_Activity 1:_ List every distinct year mentioned in the passage on the Hotel Memling, in chronological order.
_Activity 2:_ Resume the passage on the Hotel Memling after its final sentence.

_Selected excerpt:_
========

The Hotel Memling is a five-star hotel in Kinshasa, Democratic Republic of the Congo.

== History ==
Hotel Memling was built between 1937 and 1964, in Léopoldville (modern-day Kinshasa) in Belgian Congo by Sabena, the former Belgian airline, offering accommodation to its passengers and clients. It is located near the river in the neighborhood that is today known as Gombe, in the center of the city, between Boulevard du 30 juin and the Grand Market of Kinshasa.

The hotel, modernised by numerous renovations since 1964, including in 1989 by architectural firm Henri Montois and after the 1991 and 1993 Kinshasa riots, now has a number of rooms, banquet halls and conference rooms. Along with Grand Hotel of Kinshasa and the Hotel Venus, it is one of the most famous and prestigious hotels in the city.

Following the collapse of Sabena in 2001, the future of the hotel was uncertain. At the end of 2001, it was managed (in bankruptcy) by the Compagnie des Grands Hôtels Africains.

========

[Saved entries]
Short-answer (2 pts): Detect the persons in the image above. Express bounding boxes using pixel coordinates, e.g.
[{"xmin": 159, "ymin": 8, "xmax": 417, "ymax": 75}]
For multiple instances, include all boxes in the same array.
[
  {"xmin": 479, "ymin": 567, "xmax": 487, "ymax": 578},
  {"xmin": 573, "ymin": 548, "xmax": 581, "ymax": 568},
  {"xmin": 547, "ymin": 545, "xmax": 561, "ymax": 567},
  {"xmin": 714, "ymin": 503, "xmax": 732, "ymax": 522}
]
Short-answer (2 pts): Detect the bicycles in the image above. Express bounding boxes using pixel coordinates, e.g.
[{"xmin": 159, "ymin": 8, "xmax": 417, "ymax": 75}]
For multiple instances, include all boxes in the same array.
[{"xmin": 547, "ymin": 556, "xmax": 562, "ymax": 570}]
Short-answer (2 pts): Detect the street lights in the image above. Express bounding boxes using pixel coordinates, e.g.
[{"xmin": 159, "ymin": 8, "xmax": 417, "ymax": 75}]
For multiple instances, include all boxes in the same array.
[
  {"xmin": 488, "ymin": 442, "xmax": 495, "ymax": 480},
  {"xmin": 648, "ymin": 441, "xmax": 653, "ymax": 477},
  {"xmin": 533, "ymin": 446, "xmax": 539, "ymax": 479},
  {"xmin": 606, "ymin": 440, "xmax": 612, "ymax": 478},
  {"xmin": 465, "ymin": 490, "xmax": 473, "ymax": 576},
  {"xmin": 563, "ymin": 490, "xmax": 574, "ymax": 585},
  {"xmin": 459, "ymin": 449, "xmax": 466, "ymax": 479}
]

========

_Response 1:_ 1937, 1964, 1989, 1991, 1993, 2001

_Response 2:_
The hotel is named after Belgian painter Hans Memling.

== The hotel today ==
The hotel has been the site of seminars, receptions, protests, openings, press conferences and shows in Kinshasa. International agreements have also been signed there, including the agreement for a EUFOR mission in the country.

In 1994, the hotel was the site of a party honoring Congolese singer Abeti Masikini.

In 2009, the FIFA World Cup trophy made a stop at the hotel on the way to South Africa for the games.

On June 29 and 30, 2010, Belgian journalist Nathalie Maleux presented her news broadcast live from the hotel on RTBF, to commemorate the 50th anniversary of Congolese independence.